What is required - Print the whole listing again, exactly as it stands.

━━━━━ The data ━━━━━

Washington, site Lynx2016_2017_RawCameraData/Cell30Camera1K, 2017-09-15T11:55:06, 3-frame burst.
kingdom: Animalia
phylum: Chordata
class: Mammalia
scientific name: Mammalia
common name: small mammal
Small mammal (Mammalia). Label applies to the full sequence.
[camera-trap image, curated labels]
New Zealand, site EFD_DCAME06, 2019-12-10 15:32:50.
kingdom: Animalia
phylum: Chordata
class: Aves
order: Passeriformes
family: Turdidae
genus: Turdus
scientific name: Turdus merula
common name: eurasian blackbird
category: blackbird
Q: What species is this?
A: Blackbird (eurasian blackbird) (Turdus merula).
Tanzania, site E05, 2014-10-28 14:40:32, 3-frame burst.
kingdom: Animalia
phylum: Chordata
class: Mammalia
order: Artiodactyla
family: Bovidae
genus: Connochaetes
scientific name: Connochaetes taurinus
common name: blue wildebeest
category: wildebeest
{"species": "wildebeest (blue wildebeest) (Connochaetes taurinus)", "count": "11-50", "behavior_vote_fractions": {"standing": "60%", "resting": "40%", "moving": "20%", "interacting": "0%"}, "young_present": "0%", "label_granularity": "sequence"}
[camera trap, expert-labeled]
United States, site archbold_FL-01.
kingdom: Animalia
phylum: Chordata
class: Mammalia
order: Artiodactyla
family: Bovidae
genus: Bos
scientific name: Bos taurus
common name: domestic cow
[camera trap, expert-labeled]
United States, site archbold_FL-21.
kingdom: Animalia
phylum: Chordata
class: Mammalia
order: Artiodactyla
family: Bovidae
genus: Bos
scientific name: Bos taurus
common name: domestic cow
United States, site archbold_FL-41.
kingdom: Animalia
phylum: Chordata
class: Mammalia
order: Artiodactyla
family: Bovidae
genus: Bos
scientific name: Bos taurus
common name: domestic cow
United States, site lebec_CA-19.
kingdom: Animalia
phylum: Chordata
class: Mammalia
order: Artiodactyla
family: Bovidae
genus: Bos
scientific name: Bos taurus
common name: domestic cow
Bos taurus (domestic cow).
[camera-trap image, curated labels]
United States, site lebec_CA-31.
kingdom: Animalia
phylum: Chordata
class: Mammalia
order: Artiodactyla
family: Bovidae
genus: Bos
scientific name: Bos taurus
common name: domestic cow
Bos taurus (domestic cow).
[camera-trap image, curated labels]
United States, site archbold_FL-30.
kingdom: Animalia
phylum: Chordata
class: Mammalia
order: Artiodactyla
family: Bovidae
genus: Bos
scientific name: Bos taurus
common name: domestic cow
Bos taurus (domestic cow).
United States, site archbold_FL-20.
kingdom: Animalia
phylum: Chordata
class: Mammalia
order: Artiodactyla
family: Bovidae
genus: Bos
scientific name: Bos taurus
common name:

━━━━━

Exercise output -
Washington, site Lynx2016_2017_RawCameraData/Cell30Camera1K, 2017-09-15T11:55:06, 3-frame burst.
kingdom: Animalia
phylum: Chordata
class: Mammalia
scientific name: Mammalia
common name: small mammal
Small mammal (Mammalia). Label applies to the full sequence.
[camera-trap image, curated labels]
New Zealand, site EFD_DCAME06, 2019-12-10 15:32:50.
kingdom: Animalia
phylum: Chordata
class: Aves
order: Passeriformes
family: Turdidae
genus: Turdus
scientific name: Turdus merula
common name: eurasian blackbird
category: blackbird
Q: What species is this?
A: Blackbird (eurasian blackbird) (Turdus merula).
Tanzania, site E05, 2014-10-28 14:40:32, 3-frame burst.
kingdom: Animalia
phylum: Chordata
class: Mammalia
order: Artiodactyla
family: Bovidae
genus: Connochaetes
scientific name: Connochaetes taurinus
common name: blue wildebeest
category: wildebeest
{"species": "wildebeest (blue wildebeest) (Connochaetes taurinus)", "count": "11-50", "behavior_vote_fractions": {"standing": "60%", "resting": "40%", "moving": "20%", "interacting": "0%"}, "young_present": "0%", "label_granularity": "sequence"}
[camera trap, expert-labeled]
United States, site archbold_FL-01.
kingdom: Animalia
phylum: Chordata
class: Mammalia
order: Artiodactyla
family: Bovidae
genus: Bos
scientific name: Bos taurus
common name: domestic cow
[camera trap, expert-labeled]
United States, site archbold_FL-21.
kingdom: Animalia
phylum: Chordata
class: Mammalia
order: Artiodactyla
family: Bovidae
genus: Bos
scientific name: Bos taurus
common name: domestic cow
United States, site archbold_FL-41.
kingdom: Animalia
phylum: Chordata
class: Mammalia
order: Artiodactyla
family: Bovidae
genus: Bos
scientific name: Bos taurus
common name: domestic cow
United States, site lebec_CA-19.
kingdom: Animalia
phylum: Chordata
class: Mammalia
order: Artiodactyla
family: Bovidae
genus: Bos
scientific name: Bos taurus
common name: domestic cow
Bos taurus (domestic cow).
[camera-trap image, curated labels]
United States, site lebec_CA-31.
kingdom: Animalia
phylum: Chordata
class: Mammalia
order: Artiodactyla
family: Bovidae
genus: Bos
scientific name: Bos taurus
common name: domestic cow
Bos taurus (domestic cow).
[camera-trap image, curated labels]
United States, site archbold_FL-30.
kingdom: Animalia
phylum: Chordata
class: Mammalia
order: Artiodactyla
family: Bovidae
genus: Bos
scientific name: Bos taurus
common name: domestic cow
Bos taurus (domestic cow).
United States, site archbold_FL-20.
kingdom: Animalia
phylum: Chordata
class: Mammalia
order: Artiodactyla
family: Bovidae
genus: Bos
scientific name: Bos taurus
common name:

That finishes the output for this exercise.